Taking flight from sorrow to find happiness on the island resort of Cheval Blanc Randheli

cheval blanc randheli

What better way to escape from reality than to bask in the paradise of Cheval Blanc Randheli

Editor’s note: See other Escape Plan stories here.

Anyone’s first trip to the Maldives ought to be dreamy. You know, perpetual sunshine, incredible seafood and that first dip into the Indian Ocean met with a friendly dolphin, splashing around and breaking the early morning ocean calm. All in the company of your best friend, your other half, your love of your life. At least, that’s what I wanted for myself. I have always associated the Maldives with endless romance and, if not, a way to heal from the loss of a relationship and channel all that grief into yoga. After all, sadness can sometimes benefit from space and perhaps, flexibility?

I encountered tremendous grief last July when my sweet dog of 14 years died in my arms. She was a half-whippet rescue that was black, beautiful and, like me, never warmed up too quickly to strangers. She lived to 14-and-a-half, a decent age to go for most dogs, but gone too soon. Sleepless nights and puffy eyes ensued and, a couple weeks later, it felt like the right time to travel and be away from it all. I thought, if I were to make this great escape alone, it would ideally be somewhere with a beach, a nice pool, alcohol, and an inviting breakfast buffet of all the delicious things I like to eat. If I were to recuperate somewhere solo, it may as well be paradise.

cheval blanc randheli
Cheval Blanc Randheli is 40 minutes from the Velana International Airport by seaplane

The great escape

It took me just over four hours of direct flight time from Singapore to Malé, the tiny, sober metropolis of the Maldives. It’s densely packed with mosques, lively markets, newly erected high-rises and a population of some 130,000 people; hardly the white-sand dream of laid-back holidaymakers, but a fascinating way to see the Maldivian way of life. It is the only concrete jungle among a cluster of 1,200 tropical islands, of which only 200 are inhabited. Also, 164 islands are developed as tourist resorts while the rest used mostly for agricultural purposes.

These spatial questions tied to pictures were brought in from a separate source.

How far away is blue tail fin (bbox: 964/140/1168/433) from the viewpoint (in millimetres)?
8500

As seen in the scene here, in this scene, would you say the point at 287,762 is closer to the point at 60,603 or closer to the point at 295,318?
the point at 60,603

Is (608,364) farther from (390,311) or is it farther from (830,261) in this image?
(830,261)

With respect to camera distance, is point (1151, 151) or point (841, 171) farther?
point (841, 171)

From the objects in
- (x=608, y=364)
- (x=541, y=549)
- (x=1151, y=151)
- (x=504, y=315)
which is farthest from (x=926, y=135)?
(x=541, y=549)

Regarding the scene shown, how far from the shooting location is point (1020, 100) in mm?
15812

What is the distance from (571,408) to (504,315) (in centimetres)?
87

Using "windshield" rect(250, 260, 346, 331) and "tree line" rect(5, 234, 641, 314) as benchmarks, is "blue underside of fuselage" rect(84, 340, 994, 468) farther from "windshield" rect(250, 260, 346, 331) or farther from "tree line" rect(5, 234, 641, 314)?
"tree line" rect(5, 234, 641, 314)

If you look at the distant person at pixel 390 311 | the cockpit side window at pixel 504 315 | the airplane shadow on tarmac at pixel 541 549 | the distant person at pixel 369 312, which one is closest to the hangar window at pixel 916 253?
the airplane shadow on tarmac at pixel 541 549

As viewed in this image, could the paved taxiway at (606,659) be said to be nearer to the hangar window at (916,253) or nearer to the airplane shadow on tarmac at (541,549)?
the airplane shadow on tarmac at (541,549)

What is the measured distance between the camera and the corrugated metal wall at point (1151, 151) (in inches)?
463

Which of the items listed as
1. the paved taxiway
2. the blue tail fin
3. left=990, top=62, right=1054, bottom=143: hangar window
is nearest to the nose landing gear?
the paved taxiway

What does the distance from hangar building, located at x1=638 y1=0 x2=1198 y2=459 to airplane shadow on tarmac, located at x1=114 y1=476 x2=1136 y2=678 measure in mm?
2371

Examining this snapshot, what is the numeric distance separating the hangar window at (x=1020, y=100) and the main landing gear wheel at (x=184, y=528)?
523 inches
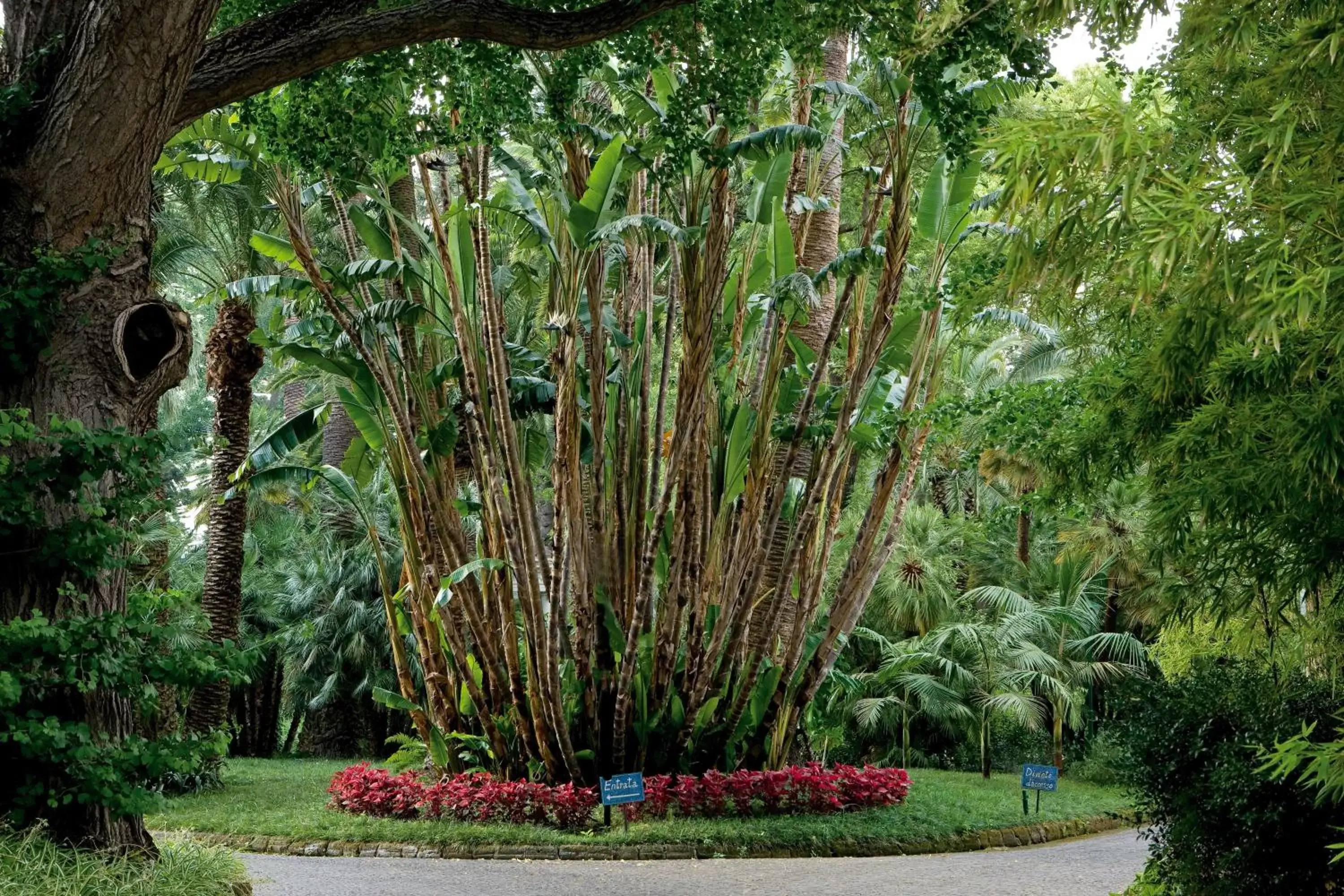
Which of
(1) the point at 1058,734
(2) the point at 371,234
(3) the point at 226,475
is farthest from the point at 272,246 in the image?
(1) the point at 1058,734

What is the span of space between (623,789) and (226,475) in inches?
323

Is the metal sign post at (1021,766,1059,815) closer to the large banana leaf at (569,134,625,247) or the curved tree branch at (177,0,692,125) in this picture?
the large banana leaf at (569,134,625,247)

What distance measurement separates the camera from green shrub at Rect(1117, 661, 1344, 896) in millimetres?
6516

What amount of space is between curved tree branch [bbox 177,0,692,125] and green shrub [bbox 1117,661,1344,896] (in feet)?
17.6

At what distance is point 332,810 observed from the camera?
1180cm

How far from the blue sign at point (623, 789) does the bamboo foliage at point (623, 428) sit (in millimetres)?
909

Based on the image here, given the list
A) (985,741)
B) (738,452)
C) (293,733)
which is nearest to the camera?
(738,452)

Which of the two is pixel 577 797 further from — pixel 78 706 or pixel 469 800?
pixel 78 706

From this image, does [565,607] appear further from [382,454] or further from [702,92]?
[702,92]

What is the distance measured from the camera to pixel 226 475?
1531cm

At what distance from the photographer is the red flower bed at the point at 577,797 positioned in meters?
10.6

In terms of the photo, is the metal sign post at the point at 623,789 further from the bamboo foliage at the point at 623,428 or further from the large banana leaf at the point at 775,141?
the large banana leaf at the point at 775,141

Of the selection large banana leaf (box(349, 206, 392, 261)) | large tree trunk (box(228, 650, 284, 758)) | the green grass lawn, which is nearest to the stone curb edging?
the green grass lawn

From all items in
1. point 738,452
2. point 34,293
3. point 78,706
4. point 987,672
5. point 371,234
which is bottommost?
point 78,706
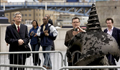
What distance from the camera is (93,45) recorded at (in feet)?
13.4

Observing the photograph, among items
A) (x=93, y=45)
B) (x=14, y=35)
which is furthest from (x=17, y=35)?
(x=93, y=45)

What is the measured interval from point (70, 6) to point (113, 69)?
78320 millimetres

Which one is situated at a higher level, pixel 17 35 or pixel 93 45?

At Malé’s Velana International Airport, visitors are whisked efficiently to their respective island resorts. It is August, not exactly the peak season for the Maldives, but revenge travel is in. I see couples in love and in floral shirts and breezy dresses; wealthy families accompanied by nannies and au pairs; and even a group of chubby caucasian men with surfboards in hand. Little did I know that surfing is a thing at Malé. Most of the archipelago is great for the sport from April to October, with the best breaks on the outer reefs on the southeast side of the atolls.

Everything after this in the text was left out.